Directions: Word for word, transcribe the lines from the one containing "How far apart" through the end of the entries, both included, and nothing else.

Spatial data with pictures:
.....
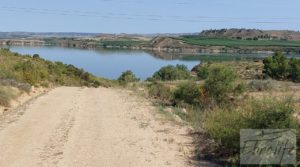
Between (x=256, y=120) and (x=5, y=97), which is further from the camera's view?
(x=5, y=97)

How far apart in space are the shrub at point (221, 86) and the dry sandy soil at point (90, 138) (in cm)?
280

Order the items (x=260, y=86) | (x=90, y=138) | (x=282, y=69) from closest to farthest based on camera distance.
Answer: (x=90, y=138) → (x=260, y=86) → (x=282, y=69)

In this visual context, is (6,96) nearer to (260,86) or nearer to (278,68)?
(260,86)

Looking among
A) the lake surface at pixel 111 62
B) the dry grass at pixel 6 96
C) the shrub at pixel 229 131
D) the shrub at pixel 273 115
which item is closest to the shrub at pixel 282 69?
the lake surface at pixel 111 62

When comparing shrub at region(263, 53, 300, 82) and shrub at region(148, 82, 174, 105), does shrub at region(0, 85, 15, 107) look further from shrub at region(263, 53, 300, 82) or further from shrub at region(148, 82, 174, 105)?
shrub at region(263, 53, 300, 82)

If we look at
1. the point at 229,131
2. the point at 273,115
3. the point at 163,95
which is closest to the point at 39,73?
the point at 163,95

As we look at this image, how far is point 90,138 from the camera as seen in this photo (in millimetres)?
.....
Result:
How far apart in space are the shrub at point (221, 86) and the dry sandy soil at point (90, 138) (in cm)?
280

Order the items (x=260, y=86) | (x=90, y=138) | (x=282, y=69) from closest to farthest based on camera distance.
Answer: (x=90, y=138) → (x=260, y=86) → (x=282, y=69)

In this visual context, is (6,96) nearer to (260,86) or nearer to (278,68)?
(260,86)

Looking among
A) the lake surface at pixel 111 62
B) the dry grass at pixel 6 96
C) the shrub at pixel 229 131
D) the shrub at pixel 273 115
which item is closest to the shrub at pixel 282 69?
the lake surface at pixel 111 62

When comparing shrub at region(263, 53, 300, 82) and shrub at region(148, 82, 174, 105), does shrub at region(0, 85, 15, 107) look further from shrub at region(263, 53, 300, 82) or further from shrub at region(148, 82, 174, 105)?
shrub at region(263, 53, 300, 82)

If we look at
1. the point at 229,131
2. the point at 273,115
3. the point at 163,95
which is closest to the point at 39,73?
the point at 163,95

As we look at this image, how far is point 90,138 from the camera as seen in this photo (in millimetres)?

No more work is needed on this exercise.